- [Texte source]:
Qui pourra partir à 60 ans
?
Lors de la campagne présidentielle, François
Hollande s'était engagé à la rétablir pour les personnes ayant
commencé à travailler à 18 ans et ayant cotisé les 41 années nécessaires (puis
41,5 ans en suivant l'évolution prévue par la loi de 2010). Ceux ayant commencé
à travailler avant 18 ans bénéficient déjà du dispositif "carrières longues"
leur permettant de partir à 60 ans voire avant. Mais ceux ayant travaillé à
partir de 20 ans - et qui n'auront donc pas cotisé 41 ans à l'âge de 60 ans -
seront exclus du décret.
Qu'est-ce qui sera pris en
compte ?
La réponse à cette question fait débat entre le gouvernement et
les partenaires sociaux. Dans le cadre d'un départ à la retraite (à 62 ans), les
périodes de chômage, de maladie et de maternité sont prises en compte, comme des
périodes cotisées.
Mais dans le cadre du dispositif "carrières longues" (ceux
ayant commencé à travailler avant 18 ans), les périodes de chômage et les
majorations pour enfants sont exclues. On parle alors de périodes "validées".
Les périodes de maladie, de maternité ou d'incapacité à la suite d'un accident
de travail peuvent être considérées comme les périodes cotisées, mais dans la
limite de quatre trimestres. Ce à quoi peut être ajouté le service militaire,
toujours dans la limite de quatre trimestres.
C'est sur ce dispositif que le gouvernement pourrait se baser
pour le décret attendu dans trois semaines. La ministre des Affaires sociales,
Marisol Touraine, avait de son côté expliqué le 18 mai que "les congés
maternité (seraient) évidemment comptabilisés dans cette période-là, de même que
les périodes de service militaire" et "les périodes de maladie, dans
certaines limites". Mercredi, la porte-parole du gouvernement, Najat
Vallaud-Belkacem, a indiqué que la prise en compte des périodes de chômage sera
décidée lors d'une concertation.
Combien de personnes en profiteront ?
Pendant la campagne, l'équipe de François
Hollande évoquait un chiffre de 130.000 à 150.000 personnes par an.
Mercredi, le Premier ministre Jean-Marc Ayrault a avancé 100.000 personnes la
première année.
Combien cela va coûter ?
Le gouvernement a calculé un coût d'un milliard d'euros par an,
soit 5 milliards d'ici à 2017. La mesure serait financée par une hausse de 0,1%
par an (soit 0,5% au bout de cinq ans) des cotisations patronales et salariales.
L'UMP juge le coût plus important, Bernard Accoyer évoquant "20 milliards
(d'euros) en 2018". La patronne du Medef, Laurence Parisot, évalue la
mesure à 2 milliards d'euros par an à partir de 2017.

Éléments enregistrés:
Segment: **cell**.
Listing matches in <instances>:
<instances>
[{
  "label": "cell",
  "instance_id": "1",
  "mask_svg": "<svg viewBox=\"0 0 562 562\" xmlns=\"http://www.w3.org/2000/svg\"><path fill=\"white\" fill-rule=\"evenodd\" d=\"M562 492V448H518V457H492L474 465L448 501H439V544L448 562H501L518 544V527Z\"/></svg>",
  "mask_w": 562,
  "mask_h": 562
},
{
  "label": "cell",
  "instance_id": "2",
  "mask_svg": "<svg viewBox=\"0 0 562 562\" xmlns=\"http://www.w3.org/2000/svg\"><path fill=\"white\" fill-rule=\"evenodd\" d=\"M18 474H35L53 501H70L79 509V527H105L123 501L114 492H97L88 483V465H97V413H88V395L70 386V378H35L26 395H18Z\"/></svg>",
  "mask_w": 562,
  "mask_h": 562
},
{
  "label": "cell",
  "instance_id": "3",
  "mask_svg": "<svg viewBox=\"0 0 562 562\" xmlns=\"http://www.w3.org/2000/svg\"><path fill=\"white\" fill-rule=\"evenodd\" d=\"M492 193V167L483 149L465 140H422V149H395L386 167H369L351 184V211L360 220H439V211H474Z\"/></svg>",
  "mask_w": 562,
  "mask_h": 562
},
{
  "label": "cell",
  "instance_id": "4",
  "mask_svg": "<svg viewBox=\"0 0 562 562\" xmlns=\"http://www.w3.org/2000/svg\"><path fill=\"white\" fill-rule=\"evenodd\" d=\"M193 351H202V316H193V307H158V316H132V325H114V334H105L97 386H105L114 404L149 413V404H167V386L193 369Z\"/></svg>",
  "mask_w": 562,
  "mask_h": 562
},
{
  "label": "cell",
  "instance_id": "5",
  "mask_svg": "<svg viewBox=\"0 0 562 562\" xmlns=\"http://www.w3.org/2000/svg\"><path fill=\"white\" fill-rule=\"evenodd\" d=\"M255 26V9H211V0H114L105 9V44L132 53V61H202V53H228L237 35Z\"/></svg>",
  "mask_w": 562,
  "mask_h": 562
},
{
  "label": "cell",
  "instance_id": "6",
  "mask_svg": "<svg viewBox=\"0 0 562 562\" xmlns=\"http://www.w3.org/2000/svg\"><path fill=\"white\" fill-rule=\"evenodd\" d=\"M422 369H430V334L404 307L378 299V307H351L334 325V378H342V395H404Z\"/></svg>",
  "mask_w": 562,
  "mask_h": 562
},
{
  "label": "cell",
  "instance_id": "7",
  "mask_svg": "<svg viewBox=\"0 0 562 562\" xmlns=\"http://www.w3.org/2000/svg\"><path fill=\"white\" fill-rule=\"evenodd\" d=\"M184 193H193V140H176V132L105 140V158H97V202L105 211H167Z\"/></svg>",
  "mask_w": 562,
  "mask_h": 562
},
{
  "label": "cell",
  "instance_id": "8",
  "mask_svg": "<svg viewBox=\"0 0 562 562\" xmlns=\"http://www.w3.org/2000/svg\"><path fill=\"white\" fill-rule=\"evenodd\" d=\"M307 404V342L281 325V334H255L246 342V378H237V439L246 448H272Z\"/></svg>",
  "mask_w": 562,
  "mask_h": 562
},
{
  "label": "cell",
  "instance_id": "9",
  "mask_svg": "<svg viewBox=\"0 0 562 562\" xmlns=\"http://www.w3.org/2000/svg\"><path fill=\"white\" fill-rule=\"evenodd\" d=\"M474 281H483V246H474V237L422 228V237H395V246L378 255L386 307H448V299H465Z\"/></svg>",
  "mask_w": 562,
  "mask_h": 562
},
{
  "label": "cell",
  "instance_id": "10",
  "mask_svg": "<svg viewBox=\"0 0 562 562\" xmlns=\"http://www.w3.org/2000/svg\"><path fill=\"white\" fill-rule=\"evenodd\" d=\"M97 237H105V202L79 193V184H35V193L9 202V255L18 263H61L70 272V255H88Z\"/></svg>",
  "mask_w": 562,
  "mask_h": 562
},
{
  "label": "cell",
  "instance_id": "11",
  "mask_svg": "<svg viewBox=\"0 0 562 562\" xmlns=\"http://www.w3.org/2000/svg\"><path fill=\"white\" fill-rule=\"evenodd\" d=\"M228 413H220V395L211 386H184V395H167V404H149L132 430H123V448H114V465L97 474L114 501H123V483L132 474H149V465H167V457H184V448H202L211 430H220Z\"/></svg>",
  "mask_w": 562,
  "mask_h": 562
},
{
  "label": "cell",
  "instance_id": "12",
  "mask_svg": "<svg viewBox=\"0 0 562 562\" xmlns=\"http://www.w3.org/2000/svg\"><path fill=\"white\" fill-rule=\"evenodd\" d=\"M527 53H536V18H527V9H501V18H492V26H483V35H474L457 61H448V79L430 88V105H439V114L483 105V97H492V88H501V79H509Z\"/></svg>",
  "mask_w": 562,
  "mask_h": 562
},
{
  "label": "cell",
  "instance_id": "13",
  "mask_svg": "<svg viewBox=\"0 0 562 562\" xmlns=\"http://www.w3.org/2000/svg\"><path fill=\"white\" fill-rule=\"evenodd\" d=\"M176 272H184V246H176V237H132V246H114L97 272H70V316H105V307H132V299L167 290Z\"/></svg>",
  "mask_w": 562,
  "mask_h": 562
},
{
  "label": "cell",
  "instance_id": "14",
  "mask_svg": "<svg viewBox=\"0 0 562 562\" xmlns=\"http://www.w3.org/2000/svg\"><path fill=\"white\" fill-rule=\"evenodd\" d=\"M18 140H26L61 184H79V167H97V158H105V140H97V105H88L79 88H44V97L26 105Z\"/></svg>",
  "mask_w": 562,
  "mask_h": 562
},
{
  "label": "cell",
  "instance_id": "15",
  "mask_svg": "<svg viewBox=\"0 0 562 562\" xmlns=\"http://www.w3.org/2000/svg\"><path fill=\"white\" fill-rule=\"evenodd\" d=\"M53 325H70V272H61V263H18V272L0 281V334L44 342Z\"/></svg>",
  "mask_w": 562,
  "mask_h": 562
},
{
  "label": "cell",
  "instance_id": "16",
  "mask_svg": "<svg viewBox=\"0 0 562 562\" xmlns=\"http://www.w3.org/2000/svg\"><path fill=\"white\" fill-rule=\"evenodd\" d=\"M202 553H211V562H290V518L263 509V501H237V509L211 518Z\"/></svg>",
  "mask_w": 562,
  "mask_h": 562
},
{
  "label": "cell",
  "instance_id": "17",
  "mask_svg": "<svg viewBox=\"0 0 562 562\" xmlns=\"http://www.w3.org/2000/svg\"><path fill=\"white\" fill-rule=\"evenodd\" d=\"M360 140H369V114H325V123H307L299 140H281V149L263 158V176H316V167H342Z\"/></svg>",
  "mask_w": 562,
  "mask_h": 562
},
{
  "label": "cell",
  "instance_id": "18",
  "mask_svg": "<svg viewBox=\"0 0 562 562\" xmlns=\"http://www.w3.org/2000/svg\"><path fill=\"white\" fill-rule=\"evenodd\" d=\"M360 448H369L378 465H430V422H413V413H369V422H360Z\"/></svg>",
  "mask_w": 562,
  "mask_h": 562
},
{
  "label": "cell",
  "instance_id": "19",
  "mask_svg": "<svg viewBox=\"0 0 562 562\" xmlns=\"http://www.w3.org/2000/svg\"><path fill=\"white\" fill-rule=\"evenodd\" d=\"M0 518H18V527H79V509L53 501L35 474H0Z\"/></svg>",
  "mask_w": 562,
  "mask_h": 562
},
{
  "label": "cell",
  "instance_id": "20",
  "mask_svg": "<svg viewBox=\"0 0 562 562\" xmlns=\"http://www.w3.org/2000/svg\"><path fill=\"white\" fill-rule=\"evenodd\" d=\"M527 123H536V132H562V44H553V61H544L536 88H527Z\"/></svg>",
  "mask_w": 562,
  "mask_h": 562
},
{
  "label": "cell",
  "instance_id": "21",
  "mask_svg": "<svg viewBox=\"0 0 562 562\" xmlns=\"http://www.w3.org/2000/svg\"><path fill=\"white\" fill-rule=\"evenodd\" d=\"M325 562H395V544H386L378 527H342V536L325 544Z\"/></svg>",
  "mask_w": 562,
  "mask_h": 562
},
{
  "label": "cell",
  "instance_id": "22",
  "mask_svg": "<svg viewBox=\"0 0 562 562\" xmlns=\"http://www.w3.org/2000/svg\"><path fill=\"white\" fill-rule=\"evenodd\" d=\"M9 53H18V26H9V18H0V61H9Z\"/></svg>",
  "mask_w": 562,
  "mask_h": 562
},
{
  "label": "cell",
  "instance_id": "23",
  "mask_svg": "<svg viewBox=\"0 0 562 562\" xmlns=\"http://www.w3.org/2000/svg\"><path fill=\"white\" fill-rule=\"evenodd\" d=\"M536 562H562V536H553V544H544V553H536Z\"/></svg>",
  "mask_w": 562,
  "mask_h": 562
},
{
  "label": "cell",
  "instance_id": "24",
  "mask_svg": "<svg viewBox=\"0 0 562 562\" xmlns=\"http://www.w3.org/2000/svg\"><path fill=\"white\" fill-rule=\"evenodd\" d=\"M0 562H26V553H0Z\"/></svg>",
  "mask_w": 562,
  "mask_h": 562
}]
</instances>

- [Travail à faire]:
(a) Dans le texte sur le départ à 60 ans, quel coût annuel le gouvernement a-t-il calculé pour la mesure ?
(b) Traduisez en anglais cette phrase du texte sur le départ à 60 ans : « Mercredi, le Premier ministre Jean-Marc Ayrault a avancé 100.000 personnes la première année. »
Les lignes ne jouent aucun rôle dans ce travail.

- [Réponses successives]:
(a) Un milliard d'euros par an.

(b) On Wednesday, Prime Minister Jean-Marc Ayrault put the figure at 100,000 people in the first year.